Nos encontramos, por tanto, ante tres clases de tropa. Las armaduras suponían el rasgo distintivo de esta caballería pesada formada por los séquitos armados de los nobles, los sayones y los bucelarios; unos guerreros de oficio que servían a su señor a cambio de unas tierras o bienes en usufructo. La segunda categoría, sin duda la más numerosa, combatía a pie, con la panoplia característica de la infantería de línea de la Alta Edad Media, en una formación conocida como «muro de escudos», que las fuentes latinas mencionan como acies, phalanx o testudo, denomianda bordweall en antiguo anglosajón y skjaldborg en antiguo nórdico. El tercer tipo de combatientes eran honderos cuya misión consistía en otorgar apoyo a la infantería de línea con sus proyectiles.
El formidable aspecto de un «jinete pesado» visigodo nos es descrito en El Cantar de Waltario (v. 333-340):
En cuanto a él, se reviste de la loriga como un coloso, se coloca sobre la cabeza el yelmo de rojo penacho y se ajusta las grebas a las potentes piernas. Después se ciñe una espada de doble filo al costado izquierdo y, según es costumbre en Panonia, otra al derecho, pero ésta que no hiera al contrario más que por una parte. Entonces, empuñando la lanza con la diestra y embrazando el escudo con la siniestra, se apresura a salir de aquella odiosa tierra.

MATERIAL PROPORCIONADO:
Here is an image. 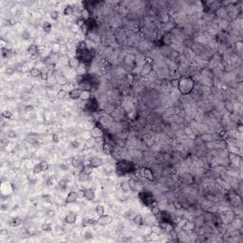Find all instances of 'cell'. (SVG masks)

LISTA DE TAREAS:
1. Según el fragmento sobre las tropas visigodas, ¿qué nombre recibía en antiguo nórdico la formación llamada «muro de escudos»?
2. Indique si cada afirmación concuerda con el fragmento sobre las tropas visigodas. Responda sí o no y cite las palabras del fragmento que lo deciden.
(a) Las armaduras eran el rasgo distintivo de la caballería pesada.
(b) Los honderos formaban la categoría más numerosa de combatientes.
(c) En el pasaje del Cantar de Waltario, la segunda espada se ciñe al costado derecho.

RESPUESTAS:
1. Skjaldborg.

2.
(a) Sí: «Las armaduras suponían el rasgo distintivo de esta caballería pesada».
(b) No: «La segunda categoría, sin duda la más numerosa, combatía a pie».
(c) Sí: «según es costumbre en Panonia, otra al derecho».